Textauszug:
◇ ◇ ◇ ◇ ◇ ◇ ◇



    Zwei der Jungs planen auf einem Schiff anzuheuern, träumen von großer Fahrt und fremden Städten, sind aber nur widerwillig bereit sich den bürokratischen Erfordernissen der „echten Welt“ unterzuordnen.
    Auch ein noch so kleiner Widerstand wird für sie zum schier unüberwindlichen Hindernis und zur Entschuldigung dafür, jederzeit in die nächste Kneipe zu gehen und sich zu betrinken.


    In dieser fragilen Leere bahnt sich das Drama unaufhaltsam seinen Weg, wie in einem Stück Shakespeares läuft alles wie zwangsläufig auf die Katastrophe zu.


    In dieser ziellosen, verspielten Gesellschaft ist selbst der Tod ein makaberer Scherz.

◇ ◇ ◇ ◇ ◇ ◇ ◇

Bereitgestelltes Material:

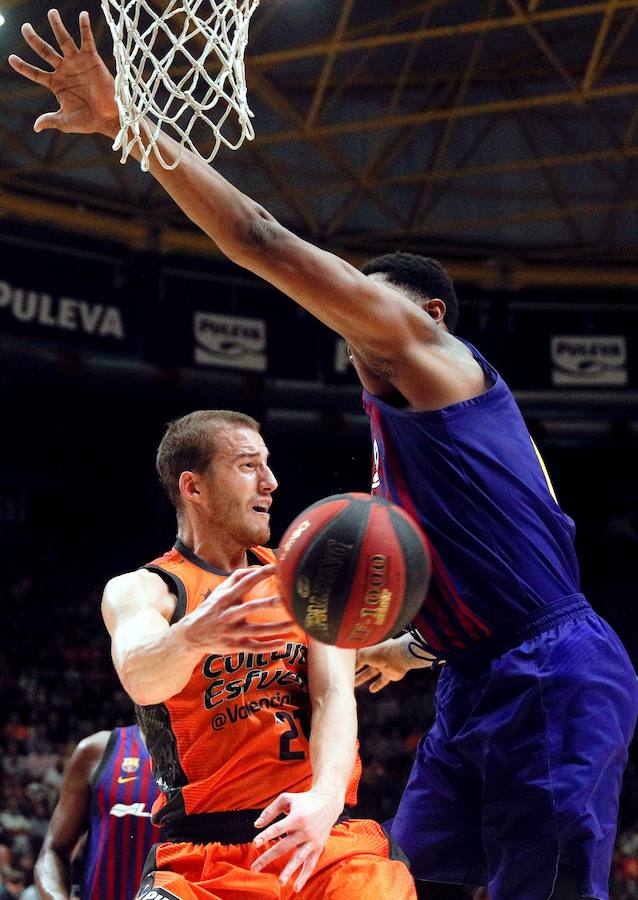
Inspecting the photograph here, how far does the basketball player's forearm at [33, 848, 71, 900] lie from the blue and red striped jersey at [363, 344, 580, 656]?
2056 millimetres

◇ ◇ ◇ ◇ ◇ ◇ ◇

Aufgabenstellung:
Schreib den Text über die Jungs, die auf einem Schiff anheuern wollen, nach seinem letzten Satz weiter. Das Material kommt aus einer anderen Quelle.

Ergebnis:
  • Titel: Und die Nilpferde kochten in ihren Becken
    OT: And The Hippos Were Boiled In Their Tanks
    Autoren: William S. Burroughs und Jack Kerouac
    Übersetzt aus dem Englischen von: Michael Kellner
    Verlag: Rowohlt Taschenbuch Verlag
    Erschienen: September 2011
    Seitenzahl: 189
    ISBN-10: 349925655X
    ISBN-13: 978-3499256554
    Preis: 8.99 EUR


    Rund 60 Jahren blieb dieses gemeinsame Frühwerk der Beat-Generation-Begründer William S. Burroughs und Jack Kerouac unveröffentlicht. Die beiden jungen Männer schrieben diesen Roman gemeinsam in New York – immer kapitelweise wechselseitig.


    In diesem Buch geht es um einen Mord der in der realen Welt im Freundeskreis von Burroughs und Kerouac geschah. Mit diesem Buch haben sie versucht das Geschehene zu verarbeiten. Am 14. August 1944 erdolchte Lucien Carr seinen Freund David Kammerer mit einem Fahrtenmessen und versenkte dann den Leichnam im Hudson River. Am nächsten Tag erschien Carr in blutbefleckter Kleidung bei seinen Freunden Burroughs und Kerouac.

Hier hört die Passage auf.